Recently, the Canada Housing and Mortgage Corporation began publishing monthly data with a greater level of detail than previously. Monthly numbers for housing starts, units under construction and completions is now being broken down for Ottawa by dwelling type with almost no lag. This should be extremely valuable for housing researchers to inform our understanding of progress on achieving the provincial target, but also provide some insight on how the objectives are being achieved in the context of our Official Plan intensification policies.

I don't intend for this post to be particularly analytical, and now that I have a structure in place that will allow tracking with low-effort updates my hope is that publishing these numbers will at least make the data more broadly available to Kitchissippi residents than having to download Excel sheets. I'm collecting the monthly data from CMHC in a Google sheet published here if anyone wants to look at the numbers. I'll let residents know when I've added new monthly data via my newsletter. This data might usefully be read in the context of the City's excellent Annual Development Report. The advantage of CMCH monthly reporting is that there is essentially no lag, but the ADR is a much more comprehensive document that tracks demographic trends as well as more granularity on what is being built where.

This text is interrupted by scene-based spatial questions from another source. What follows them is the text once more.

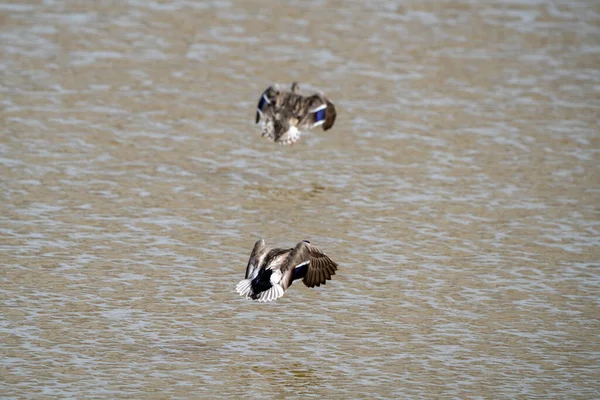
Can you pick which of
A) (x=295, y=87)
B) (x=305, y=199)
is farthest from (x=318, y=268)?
(x=295, y=87)

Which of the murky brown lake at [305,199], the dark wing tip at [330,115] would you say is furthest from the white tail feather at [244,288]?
the dark wing tip at [330,115]

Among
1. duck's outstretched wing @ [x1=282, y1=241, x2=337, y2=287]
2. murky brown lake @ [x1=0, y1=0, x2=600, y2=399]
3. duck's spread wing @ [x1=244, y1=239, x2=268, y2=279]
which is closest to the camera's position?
murky brown lake @ [x1=0, y1=0, x2=600, y2=399]

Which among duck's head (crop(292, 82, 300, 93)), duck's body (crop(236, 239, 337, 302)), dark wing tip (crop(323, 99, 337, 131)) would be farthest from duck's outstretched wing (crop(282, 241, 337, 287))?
duck's head (crop(292, 82, 300, 93))

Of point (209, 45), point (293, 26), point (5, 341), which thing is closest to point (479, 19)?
point (293, 26)

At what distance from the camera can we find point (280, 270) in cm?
874

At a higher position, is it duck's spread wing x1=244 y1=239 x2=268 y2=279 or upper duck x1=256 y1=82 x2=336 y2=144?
upper duck x1=256 y1=82 x2=336 y2=144

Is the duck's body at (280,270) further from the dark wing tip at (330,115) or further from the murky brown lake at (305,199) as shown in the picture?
the dark wing tip at (330,115)

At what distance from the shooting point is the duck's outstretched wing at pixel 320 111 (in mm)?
12453

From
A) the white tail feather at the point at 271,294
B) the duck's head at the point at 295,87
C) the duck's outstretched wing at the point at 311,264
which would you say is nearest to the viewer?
the white tail feather at the point at 271,294

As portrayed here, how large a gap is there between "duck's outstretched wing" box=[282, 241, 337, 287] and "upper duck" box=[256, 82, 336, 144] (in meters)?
3.27

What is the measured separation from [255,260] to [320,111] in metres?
3.93

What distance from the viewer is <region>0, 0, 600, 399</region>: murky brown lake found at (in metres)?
7.99

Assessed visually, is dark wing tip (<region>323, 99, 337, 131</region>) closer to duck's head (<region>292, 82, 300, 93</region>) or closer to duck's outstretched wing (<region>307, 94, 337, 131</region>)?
duck's outstretched wing (<region>307, 94, 337, 131</region>)

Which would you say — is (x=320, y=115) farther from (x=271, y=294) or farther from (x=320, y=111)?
(x=271, y=294)
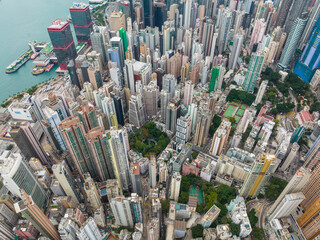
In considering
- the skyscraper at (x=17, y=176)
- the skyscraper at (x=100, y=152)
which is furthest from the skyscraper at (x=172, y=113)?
the skyscraper at (x=17, y=176)

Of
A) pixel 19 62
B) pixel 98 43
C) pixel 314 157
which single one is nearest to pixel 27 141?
pixel 98 43

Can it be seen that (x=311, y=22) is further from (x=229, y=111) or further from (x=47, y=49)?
(x=47, y=49)

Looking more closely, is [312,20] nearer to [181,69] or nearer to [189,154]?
[181,69]

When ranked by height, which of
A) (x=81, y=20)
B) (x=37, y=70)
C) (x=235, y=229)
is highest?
(x=81, y=20)

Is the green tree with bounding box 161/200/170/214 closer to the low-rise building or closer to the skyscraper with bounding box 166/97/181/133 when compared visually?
the low-rise building

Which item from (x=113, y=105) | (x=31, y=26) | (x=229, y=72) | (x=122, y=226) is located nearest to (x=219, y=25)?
(x=229, y=72)
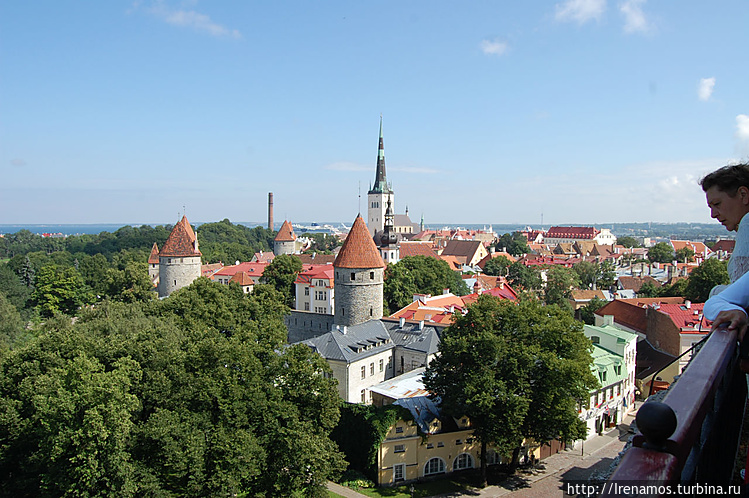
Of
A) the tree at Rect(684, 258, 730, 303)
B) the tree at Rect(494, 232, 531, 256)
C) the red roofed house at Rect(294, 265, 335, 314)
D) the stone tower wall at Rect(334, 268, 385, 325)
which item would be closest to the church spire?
the tree at Rect(494, 232, 531, 256)

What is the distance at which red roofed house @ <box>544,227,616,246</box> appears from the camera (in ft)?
438

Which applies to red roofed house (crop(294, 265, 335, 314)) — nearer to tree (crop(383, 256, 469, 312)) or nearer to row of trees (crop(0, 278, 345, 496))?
tree (crop(383, 256, 469, 312))

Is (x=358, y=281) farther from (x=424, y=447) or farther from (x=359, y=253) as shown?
(x=424, y=447)

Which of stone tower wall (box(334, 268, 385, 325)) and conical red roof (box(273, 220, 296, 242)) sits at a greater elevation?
conical red roof (box(273, 220, 296, 242))

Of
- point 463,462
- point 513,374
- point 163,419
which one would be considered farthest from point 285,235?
point 163,419

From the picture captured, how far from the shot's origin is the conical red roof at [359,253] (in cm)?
3203

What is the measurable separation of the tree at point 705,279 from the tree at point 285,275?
3144 cm

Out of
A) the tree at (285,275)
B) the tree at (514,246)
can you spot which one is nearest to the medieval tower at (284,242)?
the tree at (285,275)

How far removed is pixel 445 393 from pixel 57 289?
44.6 meters

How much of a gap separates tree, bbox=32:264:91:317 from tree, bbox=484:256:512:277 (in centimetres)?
4590

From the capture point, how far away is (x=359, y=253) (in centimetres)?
3219

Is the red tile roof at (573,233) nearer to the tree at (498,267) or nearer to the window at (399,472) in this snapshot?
the tree at (498,267)

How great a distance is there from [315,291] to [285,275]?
3.38 metres

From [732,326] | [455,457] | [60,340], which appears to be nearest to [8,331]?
[60,340]
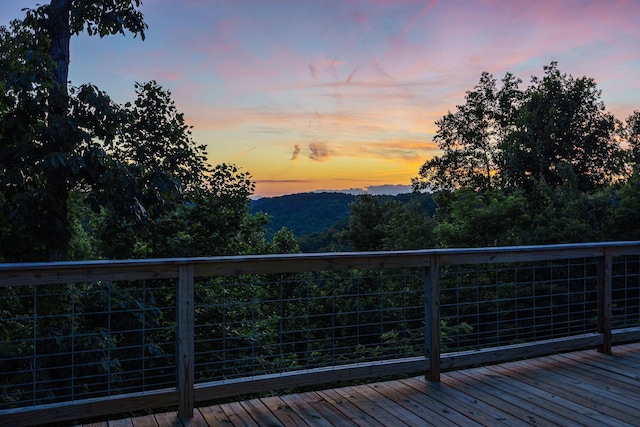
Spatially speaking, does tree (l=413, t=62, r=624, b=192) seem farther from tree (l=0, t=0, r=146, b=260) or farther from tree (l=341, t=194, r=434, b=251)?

This page will be evergreen, and the charts below are being pulled from the most recent data. I'll add notes from time to time that (for now) I'll maintain on the page.

Notes

1. (March 18, 2023) Note that only 67 housing units were started in January 2023.

Notes

1. (March 18, 2023) Note that housing starts in January 2023 are too few to be visible in the chart. Of the 67 starts in January, 34 were single-detached homes, 30 were row homes and 3 were apartments.

2. (March 18, 2023) This is the first month for which a by-type breakdown is available, and my intention is to transition this chart to one that shows linear change as further months' data is published.